1. DEFINITIONS AND INTERPRETATION
Confidential Information: all confidential information (however recorded, preserved or disclosed) disclosed by a party or its Representatives to the other party and that party′s Representatives including but not limited to:
(a) any information that would be regarded as confidential by a reasonable business person relating to:
(i) the business, affairs, customers, clients, suppliers, plans, or market opportunities of the Disclosing Party and
(ii) the operations, processes, product information, know-how, designs, trade secrets or software of the Disclosing Party
(b) any information or analysis derived from Confidential Information; but not including any information that:
(c) is or becomes generally available to the public other than as a result of its disclosure by the Recipient or its Representatives in breach of this agreement or of any other undertaking of confidentiality addressed to the party to whom the information relates (except that any compilation of otherwise public information in a form not publicly known shall nevertheless be treated as Confidential Information); or
(d) was available to the Recipient on a non-confidential basis prior to disclosure by the Disclosing Party; or
(e) was, is or becomes available to the Recipient on a non-confidential basis from a person who, to the Recipient′s knowledge, is not bound by a confidentiality agreement with the Disclosing Party or otherwise prohibited from disclosing the information to the Recipient; or
(f) was lawfully in the possession of the Recipient before the information was disclosed to it by the Disclosing Party; or
(g) the parties agree in writing is not confidential or may be disclosed;
Disclosing Party: a party to this agreement which discloses or makes available directly or indirectly Confidential Information.

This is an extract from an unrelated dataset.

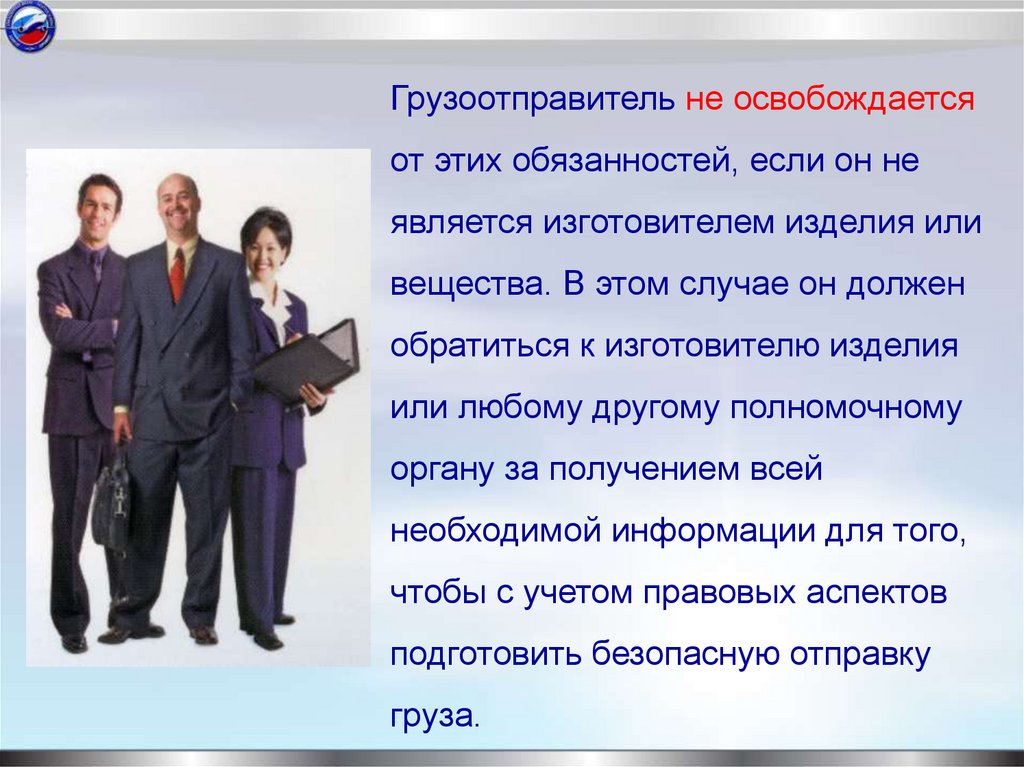 Грузоотправитель не освобождается от этих обязанностей, если он не является изготовителем изделия или вещества. В этом случае он должен обратиться к изготовителю изделия или любому другому полномочному органу за получением всей необходимой информации для того, чтобы с учетом правовых аспектов подготовить безопасную отправку груза.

Purpose: For further discussions relating to potential co-operation in research and education for the promotion of academic and cultural exchange.

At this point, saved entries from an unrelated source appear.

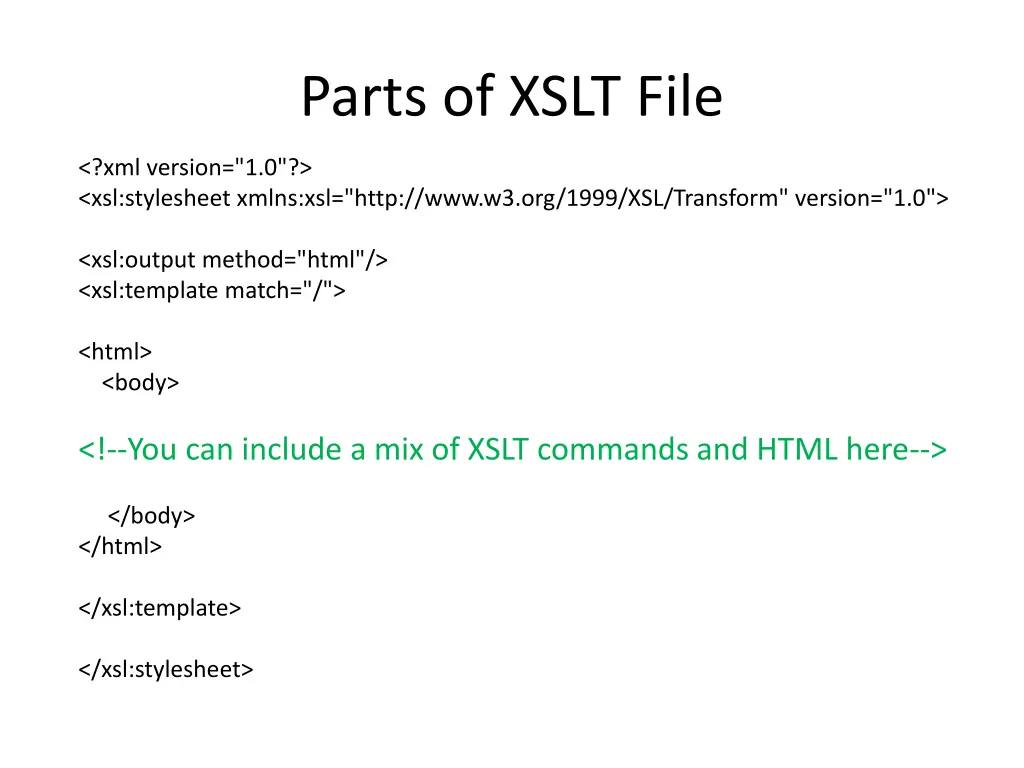 Parts of XSLT File

<?xml version="1.0"?>
<xsl:stylesheet xmlns:xsl="http://www.w3.org/1999/XSL/Transform" version="1.0">

<xsl:output method="html"/>
<xsl:template match="/">

<html>
<body>

<!--You can include a mix of XSLT commands and HTML here-->

</body>
</html>

</xsl:template>

</xsl:stylesheet>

Recipient: a party to this agreement which receives or obtains directly or indirectly Confidential Information.
Representative: employees, agents, officers, advisers and other representatives of the Recipient.
1.1 Clause, schedule and paragraph headings shall not affect the interpretation of this agreement.
1.2 A person includes a natural person, corporate or unincorporated body (whether or not having separate legal personality)
1.3 Unless the context otherwise requires, words in the singular shall include the plural and in the plural include the singular.
1.4 A reference to a statute or statutory provision is a reference to it as it is in force for the time being, taking account of any amendment, extension, or re-enactment, and includes any subordinate legislation for the time being in force made under it.
1.5 Any obligation in this agreement on a person not to do something includes an obligation not to agree or allow that thing to be done.
1.6 References to clauses and schedules are to the clauses and schedules of this agreement; references to paragraphs are to paragraphs of the relevant schedule.
2. OBLIGATIONS OF CONFIDENTIALITY
2.1 The Recipient shall use reasonable endeavours to keep the Disclosing Party′s
Confidential Information confidential and, except with the prior written consent of the Disclosing Party, shall, and shall procure that its Representatives shall:
(a) not use or exploit the Confidential Information in any way except for the Purpose;
(b) not disclose or make available the Confidential Information in whole or in part to any third party, except as expressly permitted by this agreement;
(c) not copy, reduce to writing or otherwise record the Confidential Information except as strictly necessary for the Purpose (and any such copies, reductions to writing and records shall be the property of the Disclosing Party);
2.2 The Recipient may only disclose the Disclosing Party′s Confidential Information to those of its Representatives who need to know this Confidential Information for the Purpose, provided that:
(a) it informs these Representatives of the confidential nature of the Confidential Information before disclosure and , it is responsible for these Representatives′ compliance with the obligations set out in this agreement.